Tate Modern has organised a brilliant tribute to the quintessential French painter called the Colour of Memory at the Eyal Ofer Galleries. The title of the exhibition captures colour and memory as the two most important features of Bonnard’s work. Early on in his career, Bonnard said that Japanese prints taught him “that colour could express all things without needing modelling or relief…that it was possible to translate light, form and character with nothing more than colour.”
While Bonnard is typically categorized as a neo-Impressionist, he has certainly been influenced by the brilliant colours of the Fauves. On a trip to Saint-Tropez in 1909, Bonnard was stunned by the Mediterranean colours, “the sea, the yellow walls, the shadows as coloured as the light”.
Bonnard was particularly unusual for famously painting only from memory and never from real life. He wrote in his diary every day with a small sketch accompanied by a few words about the weather: rainy, warm, sunny, damp etc. ‘Le temps’ is French for time as well as weather and for Bonnard, his datebook was an archive of both. Through these simple annotations, his imagination was nourished and his works came to be.
Foliage and tropical skies fill huge canvases with views of greenish water and crimson rooftops. The exhibition challenges the dismissal and critique of Bonnard as simply, a ‘painter of happiness’. Tate’s curators draw on specific events in the artist’s life like the illness of his wife Marthe de Méligny, the suicide of his lover as well as the First World War, to showcase the complex turmoil beneath the colour.

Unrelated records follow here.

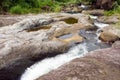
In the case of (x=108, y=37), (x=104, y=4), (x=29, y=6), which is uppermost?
(x=108, y=37)

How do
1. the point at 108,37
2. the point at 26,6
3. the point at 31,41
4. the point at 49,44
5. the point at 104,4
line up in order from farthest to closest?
1. the point at 104,4
2. the point at 26,6
3. the point at 108,37
4. the point at 31,41
5. the point at 49,44

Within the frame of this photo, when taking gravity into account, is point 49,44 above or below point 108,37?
above

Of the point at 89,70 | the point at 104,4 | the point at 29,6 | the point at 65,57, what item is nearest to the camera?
the point at 89,70

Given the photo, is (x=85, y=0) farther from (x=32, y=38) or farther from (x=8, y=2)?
(x=32, y=38)

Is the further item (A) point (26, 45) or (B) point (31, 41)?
(B) point (31, 41)

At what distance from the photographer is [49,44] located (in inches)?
484

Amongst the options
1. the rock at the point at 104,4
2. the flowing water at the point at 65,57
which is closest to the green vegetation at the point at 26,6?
the rock at the point at 104,4

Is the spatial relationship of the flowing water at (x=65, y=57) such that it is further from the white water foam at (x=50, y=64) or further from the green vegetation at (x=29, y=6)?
the green vegetation at (x=29, y=6)

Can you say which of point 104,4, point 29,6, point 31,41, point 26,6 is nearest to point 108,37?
point 31,41

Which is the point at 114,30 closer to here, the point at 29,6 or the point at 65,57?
the point at 65,57

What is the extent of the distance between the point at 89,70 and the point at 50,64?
137 inches

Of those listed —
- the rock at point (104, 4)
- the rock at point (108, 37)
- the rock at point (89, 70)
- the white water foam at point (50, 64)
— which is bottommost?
the rock at point (104, 4)

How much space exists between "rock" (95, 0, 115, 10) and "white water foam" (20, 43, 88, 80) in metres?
13.8

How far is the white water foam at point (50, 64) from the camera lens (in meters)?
10.6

A garden boasting heavenly colours from 1917 shows war guns upon a closer examination. Bonnard’s late focus on landscapes, blissful as they may be, reflect his isolation, complicated love life and the walks around the house in which his wife confined herself in.
The exhibition isn’t just about painting from memory or capturing colour or light. Bonnard worked on some of his works for years, obsessing over colour and composition, referring back to photos and constantly modifying shapes. That’s when the importance of memory comes in. When Bonnard paints Marthe, his wife, he either paints her with beauty and passion or filled with sadness due to her late illness. This strikes as a way to perhaps hold on those times. He paints Marthe along with his mistress after they had both died, it rings as though he’s trying to bring them back to life.
Dina Vierny, who modelled for Bonnard, once went to the Salon d’Automne with him. “All of a sudden, I saw Bonnard pull paint and a brush from his pocket and start retouching the paintings which no longer belonged to him,” Vierny wrote. “Bonnard, what are you doing? We’re going to get arrested!” Vierny exclaimed. “You be the lookout,” he replied.
‘Pierre Bonnard: The Colour of Memory’ is at Tate Modern, London, until 6 May.